##### Reading text
Connective tissue diseases key points test
Which of the following statements about discoid lupus erythematosus are correct?
# It is rare in males (<5%)
#! It presents as red dry plaques on light-exposed areas
#! The plaques heal with scarring
# Hydrocortisone cream is generally effective
Explanation: Discoid lupus erythematosus (LE) is more common in females than in males with a ratio of 2:1. It results in red scaling plaques on light-exposed areas especially the face and scalp. The plaques heal with scarring. Treatment requires potent or ultrapotent topical steroids and often systemic medication.
Which of the following are suitable treatments for cutaneous lupus erythematosus?
#! Clobetasol propionate cream
# Topical diclofenac gel
Explanation: Treatment of cutaneous LE includes sun protection, potent topical steroids, antimalarials and a variety of immunosuppressive treatments.
Which of the following features suggest systemic lupus erythematosus?
#! Diffuse alopecia
# Positive anti-Ro antibodies
Explanation: Systemic LE is characterised by a macular facial rash, photosensitivity, patchy hair loss, palmar erythema and periungual telangiectasia. Systemic symptoms include fever, fatigue, arthritis, CNS, renal, cardiac and pulmonary disease. Positive autoantibodies usually include ANA and anti-double-stranded DNA. Anti-Ro antibodies are characteristic of subacute cutaneous LE.
Dermatopathological features of lupus erythematosus include:
*! Lichenoid tissue reaction
* Intraepidermal immunoglobulins
* Parakeratosis and keratinocyte hyperplasia
Explanation: Dermatopathological findings in LE include a lichenoid tissue reaction and positive direct immunofluorescence with immunoglobulins at the dermo-epidermal junction.
Scleroderma is seen in which of the following conditions?
# Acute graft versus host disease
#! CREST syndrome
Explanation: Scleroderma is seen in morphoea, Raynaud’s disease, systemic sclerosis, mixed connective tissue disease, scleroedema and chronic graft versus host disease.
Systemic sclerosis is characterised by which of the following features?
# Muscle weakness
# Ivory white oval sclerotic plaques
#! Raynaud’s phenomenon
Explanation: Systemic sclerosis is characterised by progressive accumulation of collagen, fibrosis and loss of mobility of the skin and other organs. The CREST variant ( Calcinosis, Raynaud’s, oEsophageal , S clerodactyly, Telangiectasia) may have less severe systemic manifestations. Ivory white plaques are not due to systemic sclerosis but describe morphoea. Muscle weakness is characteristic of dermatomyositis.
Chronic graft-versus-host disease after bone marrow transplantation:
#! Arises more than 100 days after transplantation
# Affects 75% of survivors
# In 30% cases results in toxic epidermal necrolysis
#! May result in scleroderma and lichenoid plaques
Explanation: Chronic GVHD arises more than 100 days after bone marrow transplantation and affects 25% of survivors. It may result in generalised scleroderma, lichen planus-like papules and lichenoid histology. Toxic epidermal necrolysis may arise in acute GVHD
Dermatomyositis is characterised by which of the following features?
#! Association with malignancy in those over 55
#! Red-purple rash affecting the face, chest and hands
# Peripheral myopathy
# Raynaud’s phenomenon
Explanation: Dermatomyositis is sometimes associated with malignancy, especially in those over 55 years of age. It presents with proximal muscle weakness, elevated muscle enzymes and a rash affecting the face, chest, arms and hands
Skin lesions associated with rheumatoid arthritis include:
#! Rheumatoid nodules
# Erythema marginatum
#! Pyoderma gangrenosum
#! Vasculitic leg ulcers
Explanation: Skin lesions associated with rheumatoid disease include rheumatoid nodules, vasculitis, nail fold telangiectases, palmar erythema and ragged cuticles, pyoderma gangrenosum, Felty’s syndrome and venous disease.
##########
##### Dataset excerpts
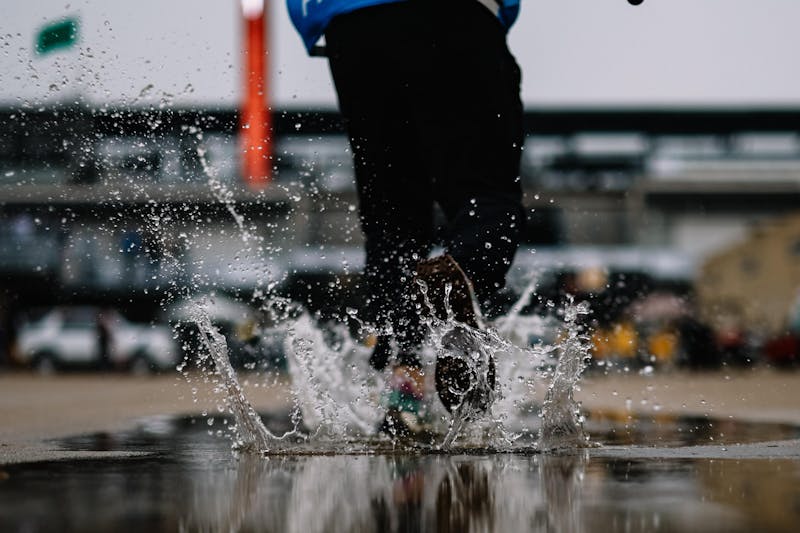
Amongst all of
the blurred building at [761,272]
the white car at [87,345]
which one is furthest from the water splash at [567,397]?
the blurred building at [761,272]

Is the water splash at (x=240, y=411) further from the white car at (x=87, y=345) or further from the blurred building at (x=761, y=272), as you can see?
the blurred building at (x=761, y=272)

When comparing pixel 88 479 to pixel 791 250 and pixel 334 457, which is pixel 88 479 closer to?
pixel 334 457

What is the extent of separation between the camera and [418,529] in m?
0.97

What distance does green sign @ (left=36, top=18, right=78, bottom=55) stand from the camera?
2.38 meters

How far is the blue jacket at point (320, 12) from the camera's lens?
190 centimetres

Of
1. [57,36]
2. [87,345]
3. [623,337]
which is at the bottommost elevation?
[623,337]

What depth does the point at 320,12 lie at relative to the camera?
6.42ft

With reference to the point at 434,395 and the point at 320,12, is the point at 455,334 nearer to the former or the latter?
the point at 434,395

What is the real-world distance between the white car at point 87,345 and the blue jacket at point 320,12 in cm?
1254

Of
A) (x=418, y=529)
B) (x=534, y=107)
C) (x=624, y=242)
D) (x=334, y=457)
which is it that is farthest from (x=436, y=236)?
(x=534, y=107)

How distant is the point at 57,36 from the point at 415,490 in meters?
1.60

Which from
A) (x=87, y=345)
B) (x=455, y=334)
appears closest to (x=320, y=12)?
(x=455, y=334)

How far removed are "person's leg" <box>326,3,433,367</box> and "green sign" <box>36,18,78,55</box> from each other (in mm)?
721

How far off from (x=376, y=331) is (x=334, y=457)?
38 cm
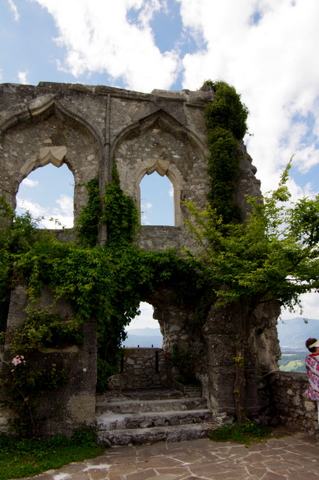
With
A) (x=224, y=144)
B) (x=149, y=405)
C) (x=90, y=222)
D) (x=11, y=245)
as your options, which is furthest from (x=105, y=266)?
(x=224, y=144)

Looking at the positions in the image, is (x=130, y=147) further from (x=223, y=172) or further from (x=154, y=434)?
(x=154, y=434)

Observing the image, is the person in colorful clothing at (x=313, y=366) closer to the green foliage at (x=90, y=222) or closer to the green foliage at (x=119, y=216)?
the green foliage at (x=119, y=216)

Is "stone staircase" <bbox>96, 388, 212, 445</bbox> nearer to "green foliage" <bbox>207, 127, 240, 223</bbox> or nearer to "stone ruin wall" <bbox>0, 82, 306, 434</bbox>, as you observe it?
"stone ruin wall" <bbox>0, 82, 306, 434</bbox>

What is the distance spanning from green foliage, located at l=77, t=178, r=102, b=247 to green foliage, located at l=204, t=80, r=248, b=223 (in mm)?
3341

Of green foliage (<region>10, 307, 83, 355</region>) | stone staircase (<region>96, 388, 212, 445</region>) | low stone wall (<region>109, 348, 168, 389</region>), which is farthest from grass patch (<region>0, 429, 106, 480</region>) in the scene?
low stone wall (<region>109, 348, 168, 389</region>)

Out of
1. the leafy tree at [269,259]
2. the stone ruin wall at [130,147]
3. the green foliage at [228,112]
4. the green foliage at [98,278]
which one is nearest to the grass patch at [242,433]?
the leafy tree at [269,259]

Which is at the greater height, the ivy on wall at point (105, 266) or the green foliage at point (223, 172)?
the green foliage at point (223, 172)

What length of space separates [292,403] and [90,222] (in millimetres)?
6714

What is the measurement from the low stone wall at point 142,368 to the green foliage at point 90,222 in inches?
167

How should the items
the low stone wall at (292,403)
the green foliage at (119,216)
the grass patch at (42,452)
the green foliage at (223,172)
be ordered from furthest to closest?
the green foliage at (223,172)
the green foliage at (119,216)
the low stone wall at (292,403)
the grass patch at (42,452)

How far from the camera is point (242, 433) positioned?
293 inches

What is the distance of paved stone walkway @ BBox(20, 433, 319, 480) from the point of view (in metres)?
5.27

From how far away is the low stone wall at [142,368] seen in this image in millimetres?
12031

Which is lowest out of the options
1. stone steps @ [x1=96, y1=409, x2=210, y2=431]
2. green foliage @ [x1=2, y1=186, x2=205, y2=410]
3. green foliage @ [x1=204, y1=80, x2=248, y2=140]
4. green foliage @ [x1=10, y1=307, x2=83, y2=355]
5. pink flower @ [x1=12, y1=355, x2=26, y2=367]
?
stone steps @ [x1=96, y1=409, x2=210, y2=431]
##########
• **Work instructions**
Answer these questions from the connective tissue quiz:
1. What is the female-to-male ratio given for discoid lupus erythematosus?
2. What share of survivors does chronic graft-versus-host disease affect?
3. Which condition is muscle weakness said to be characteristic of?
Use only the connective tissue quiz as your source.

• **Result of this task**
1. 2:1
2. 25%
3. Dermatomyositis